Watanabe:I like to meet various types of people no matter what their age. I prefer to interact with a wide range of people. What about you?

Mende:In general, I don’t think it is a good idea to arbitrarily interact with people. I think it might be a little offensive to let your guard down as one gets older, but there are different levels of interaction depending on the person. In my generation we would protect ourselves while bashing our opponents. You see it in politics; lovers in private, but it is important they hold their own in public. We randomly meet various people for various reasons, and I can really sense something in those instantaneous moments of contact.

Watanabe:I gain alot of knowledge when talking with various people. It always surprises me to know that all sorts of people exist. For someone like you, who has gained many life experiences, what do you feel when you talk with people of the same age or the younger generations for the first time.?

Mende:When I talk with people who are older than me, even now, I still want to take notes. I taught at the university for 10 years, and of course there were many students who were raised completely different and sensed things differently than me. It is all very interesting to observe. Do you have the opportunity to talk with many older people?

Watanabe: Yes, I talk with many older people, but I have found that those younger than me seem to be doing so much and have so much energy. It is anyways very stimulating.

Mende:How about talking with your peers? Do you find it boring?

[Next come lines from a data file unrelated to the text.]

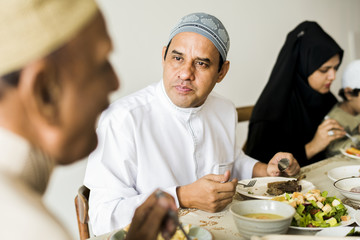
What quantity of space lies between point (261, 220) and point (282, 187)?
24.2 inches

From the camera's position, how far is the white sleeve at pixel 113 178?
5.31ft

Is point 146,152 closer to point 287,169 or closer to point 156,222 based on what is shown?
point 287,169

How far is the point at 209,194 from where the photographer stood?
4.86 feet

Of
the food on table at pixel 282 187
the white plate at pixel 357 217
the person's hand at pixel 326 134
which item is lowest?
the person's hand at pixel 326 134

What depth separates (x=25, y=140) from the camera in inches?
22.6

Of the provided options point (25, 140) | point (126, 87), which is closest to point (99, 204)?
point (25, 140)

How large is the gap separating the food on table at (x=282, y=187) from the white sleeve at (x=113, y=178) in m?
0.56

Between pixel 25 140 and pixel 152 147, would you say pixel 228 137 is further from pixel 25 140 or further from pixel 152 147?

Watanabe: Sometimes. I don’t find the conversation very interesting if it leans too much towards either a serious discussion or bantering. I find that those that are labeled delinquent have interesting stories to tell and have learned valuable lessons from their bad experiences. In general I don’t really have any bias. If an opportunity arises, I think it is important to tyring anything. I want to decide if something is good or bad after I have tried it.

Mende:I think there are more people now that don’t see things in black or white.

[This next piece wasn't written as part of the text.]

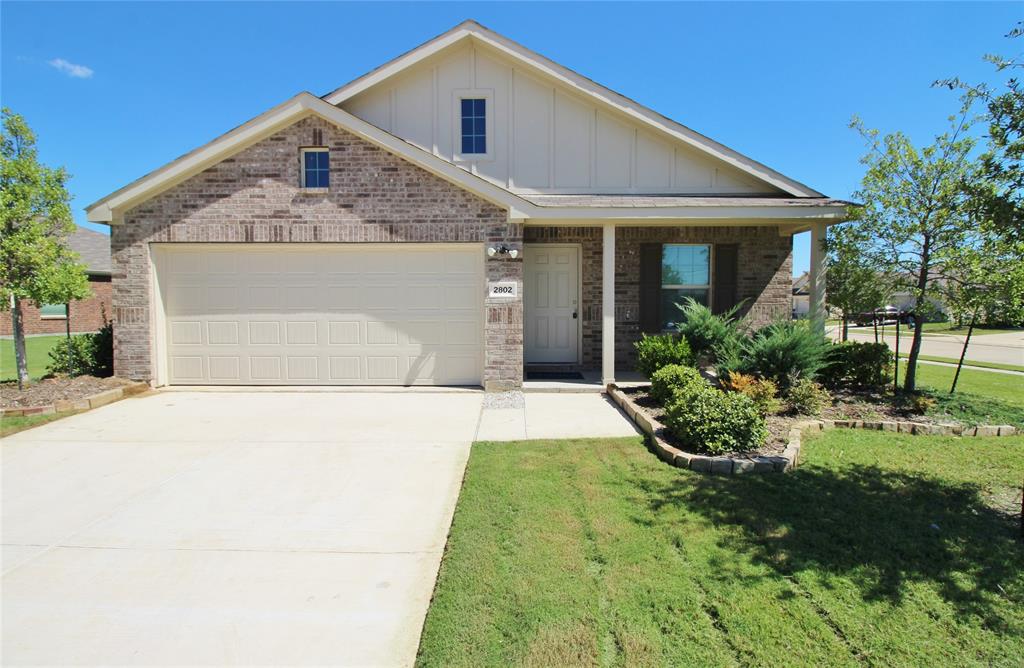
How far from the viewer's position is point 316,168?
30.0 ft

Watanabe: I don’t want to become someone who is always reading betweens the lines and reading into every situation. Since I started working this year, this feeling has grown even stronger.

Mende:You are growing up! I might have to rethink my “rules” for addressing you! Many young people don’t want to be reprimanded or lectured to, but want to be praised all the time. I am always being told, “Mr. Mende, don’t get mad and scold me, encourage me through praise.” I am always amazed, but this is how they really feel.

Watanabe:I feel there are lessons to be learned when being reprimanded, but it feels good to be complimented. I am thankful for the lessons I learned from my parents. My home environment was pretty radical. I think sometimes my parent’s authority and unreasonableness was necessary.

Mende:It is a happy thing to be thankful for your parents. I think many kids are not so grateful for the way they were raised. Both of my parents worked. I respect them as hard workers and think they are amazing.

Watanabe:I once had a really good friend and when I was betrayed by that friend it hurt really bad. So I find having casual relationships with many people is much more interesting. Once I participated in a driving camp to get my driver’s license. I made friends with just about everyone at the camp, but when I came back to Tokyo I didn’t keep in touch with anyone. I randomly bumped into one guy on the street from the driving camp and we took a short drive together. When we parted ways I said “see you again,” but he responded, “I don`t think we will see each other again.” This is actually a really good memory. There are good ways and bad ways to part.

Mende: I have experienced lots and lots of despair, but to avoid dejection when you are hurt by someone, it is a good idea to not get your hopes up and become emotionally attached. When I was younger I went on many solo trips. I don’t have any bad memories, but I didn’t meet people irresponsibly or dishonestly. We didn’t exchange names or addresses. It was just a moment and then we parted.

Watanabe:Yes. Maybe it is not the difference in years, but how we interact with someone that creates a gap. This interaction is the connection to forming human relations.